**DIRECTIONS:** Your answer is the line containing "Bubble Glass Fish Paperweight" plus every line after it through the end of the records, printed exactly and free of pictures.

-------- STORED DATA --------

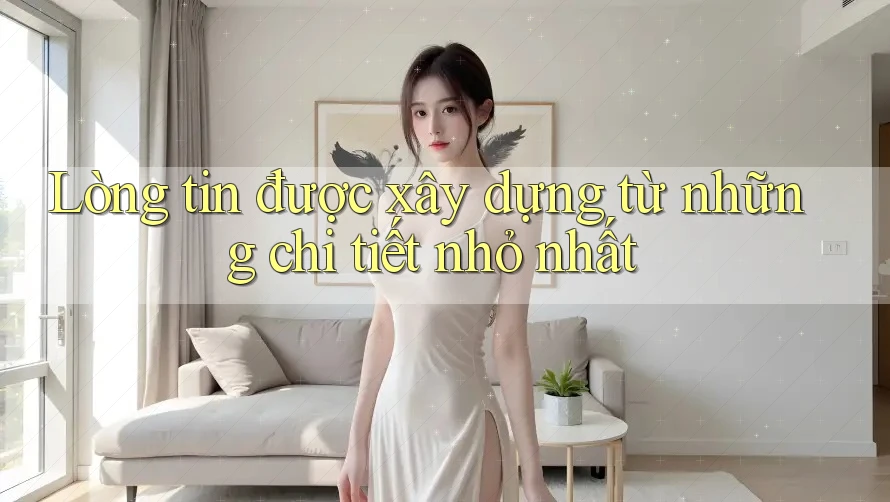 Lòng tin được xây dựng từ những chi tiết nhỏ nhất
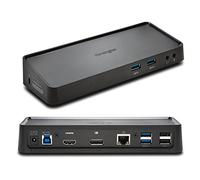 Kensington SD3650 5Gbps USB 3.0 Dual 2K Docking Station DisplayPort & HDMI - Windows - Station d'accueil - USB - HDMI, DP - 1GbE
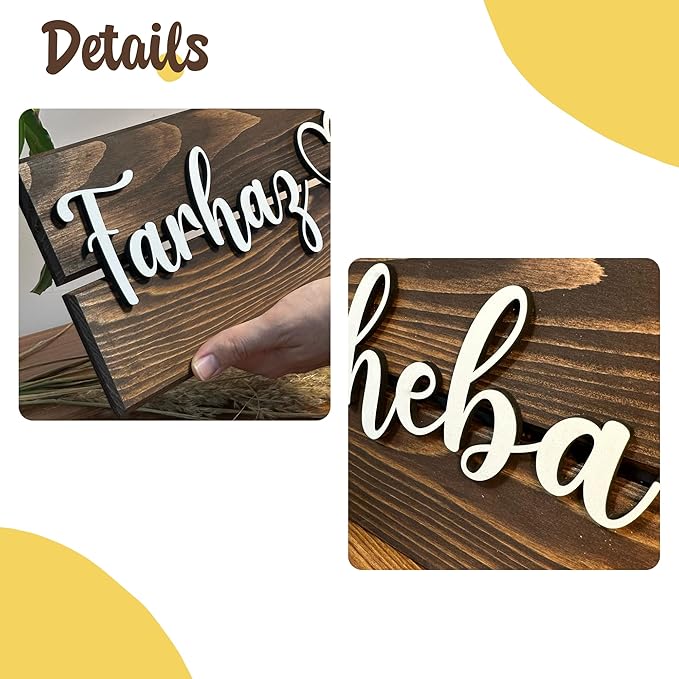 Personalized Wooden Couples Name Sign, Valentine's Day Gifts for Couples, Custom Engagement Gifts, Rustic Wall Decor, Wedding Gifts for Wife, 3D Pallet Sign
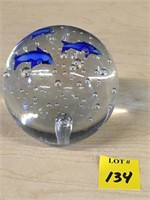 Bubble Glass Fish Paperweight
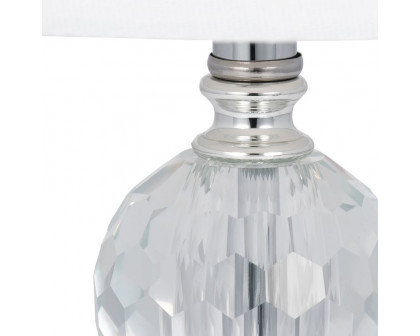 Sagebrook Crystal Faceted Table Lamps (Set Of 2) - Silver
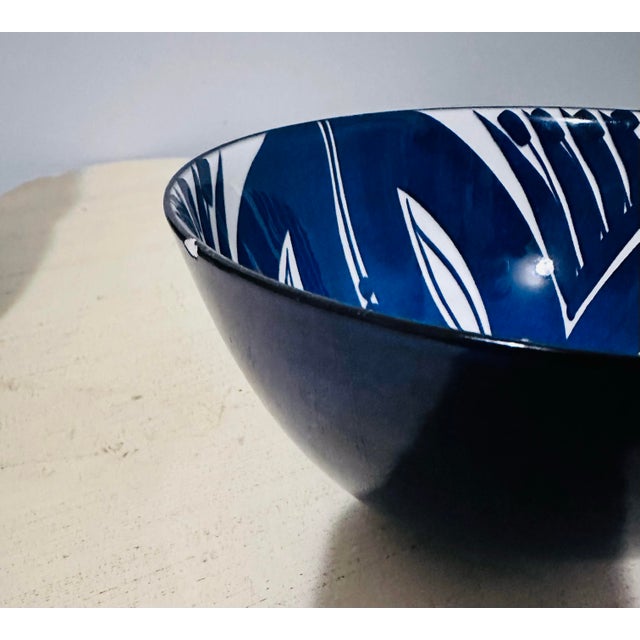 Royal Blue 1960s Royal Copenhagen Cobalt Blue Bowl Aluminia Fajance Signed and Number by Inge-Lise Koefoed For Sale - Image 8 of 8
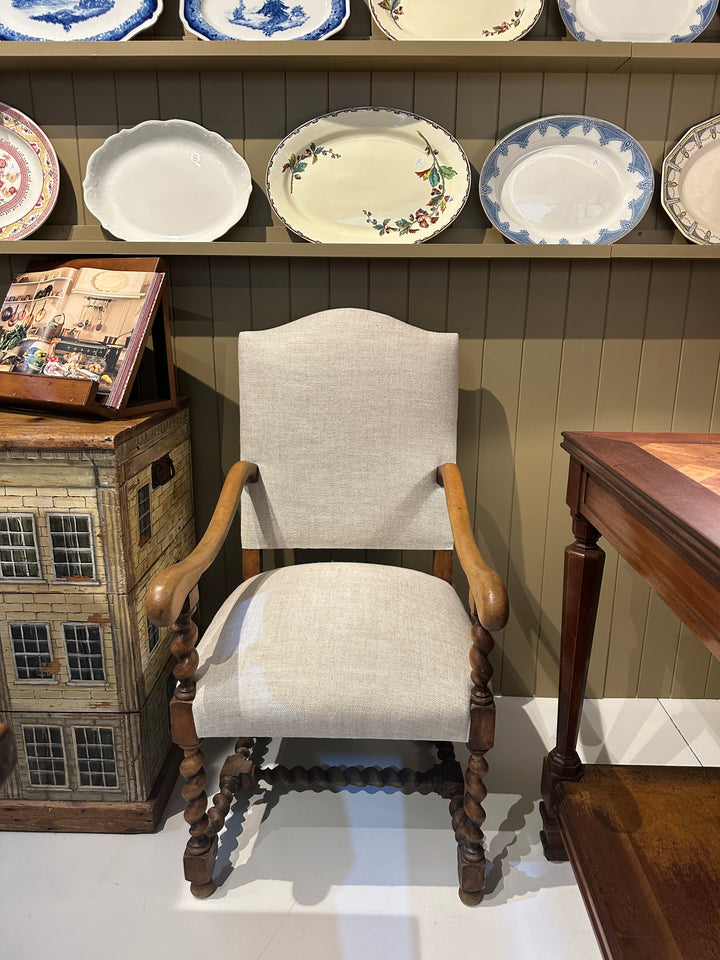 Pair of French Oak Louis XIII Armchairs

--------

**TASK RESULT:**
 Bubble Glass Fish Paperweight
 Sagebrook Crystal Faceted Table Lamps (Set Of 2) - Silver
 Royal Blue 1960s Royal Copenhagen Cobalt Blue Bowl Aluminia Fajance Signed and Number by Inge-Lise Koefoed For Sale - Image 8 of 8
 Pair of French Oak Louis XIII Armchairs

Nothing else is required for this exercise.